Research

Lana is a Staff Contributor to I CARE IF YOU LISTEN, the multimedia hub powered by American Composers Forum,  and her music journalism is in the Library of Congress. View Lana’s portfolio here.

Lana is embedded in the A. James Hudspeth Lab of Sensory Neuroscience at Rockefeller University. She documents intentional compositional musical use of distortion products, a psychoacoustic phenomenon of the mammalian inner ear studied by the Hudspeth group; facilitates dialogue between interdisciplinary artists and researchers; and brings her artistic skills to science communication.

Image: Lola de la Mata


Additionally, she has an ongoing collaboration with composer, instrument maker, and multidisciplinary scholar Lola de la Mata in conjunction with the Hudspeth group. de la Mata’s research destabilizes ableist practices in sonic art by developing new methodology and resources to center embodiment, slowness, and aural diversity.
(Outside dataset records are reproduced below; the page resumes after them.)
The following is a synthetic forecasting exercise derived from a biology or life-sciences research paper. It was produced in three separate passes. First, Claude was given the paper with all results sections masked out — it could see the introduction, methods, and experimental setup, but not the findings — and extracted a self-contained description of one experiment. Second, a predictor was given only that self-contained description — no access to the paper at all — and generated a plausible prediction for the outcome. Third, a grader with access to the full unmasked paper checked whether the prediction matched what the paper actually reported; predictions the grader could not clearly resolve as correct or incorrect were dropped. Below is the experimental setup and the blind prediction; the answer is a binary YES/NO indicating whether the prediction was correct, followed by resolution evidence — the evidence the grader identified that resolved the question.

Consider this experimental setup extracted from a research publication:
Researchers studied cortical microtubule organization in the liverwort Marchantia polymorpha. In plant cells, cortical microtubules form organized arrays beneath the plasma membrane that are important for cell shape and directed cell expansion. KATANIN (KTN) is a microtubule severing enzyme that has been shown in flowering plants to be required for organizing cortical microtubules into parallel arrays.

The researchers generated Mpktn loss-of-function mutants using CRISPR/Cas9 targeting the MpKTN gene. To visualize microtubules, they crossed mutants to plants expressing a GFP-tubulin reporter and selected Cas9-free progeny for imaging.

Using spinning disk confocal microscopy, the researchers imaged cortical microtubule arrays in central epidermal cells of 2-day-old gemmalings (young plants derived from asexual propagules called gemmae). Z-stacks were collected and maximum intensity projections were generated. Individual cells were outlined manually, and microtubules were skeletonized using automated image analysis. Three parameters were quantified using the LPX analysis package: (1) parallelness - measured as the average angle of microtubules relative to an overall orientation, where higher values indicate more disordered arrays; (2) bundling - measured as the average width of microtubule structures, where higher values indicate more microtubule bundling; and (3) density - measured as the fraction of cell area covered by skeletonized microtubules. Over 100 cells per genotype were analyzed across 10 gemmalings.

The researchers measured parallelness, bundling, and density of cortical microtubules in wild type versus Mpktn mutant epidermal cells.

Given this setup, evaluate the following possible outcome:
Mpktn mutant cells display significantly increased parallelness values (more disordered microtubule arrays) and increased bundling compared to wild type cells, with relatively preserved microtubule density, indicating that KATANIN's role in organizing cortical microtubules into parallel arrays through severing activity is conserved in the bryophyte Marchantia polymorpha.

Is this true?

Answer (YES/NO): NO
With vastly different musical backgrounds—counting electronic music composition, sound art, classical dramatic text setting, and phonetic transcription amongst some of their composite sonic specialties—Lana and Lola focus on the overlap of science, sound, and translation while keeping the inner ear’s active process and physical biproducts (otoacoustic emissions) always in mind.



Current Projects:
Hudspeth Lab book portrait, contributor and editor

“PINK NOISE” original libretto and vocals co-created for Lola de la Mata’s record KOH - KLEE - UH

“PINK noise,” says Lola de la Mata, “is a collaboration between myself and Lana Norris. Our common interests were Maryanne Amacher and the inner ear…our diverging interests: opera, baroque music, prose for Lana. Improvisation, prepared violin, otoacoustic illusions for me. Our worlds and personalities truly collided in this performance style composition. I wanted to keep a raw quality to the piece, leaving space for the listener’s imagination to picture our duet in a domed architecture (hopefully a cochlea!).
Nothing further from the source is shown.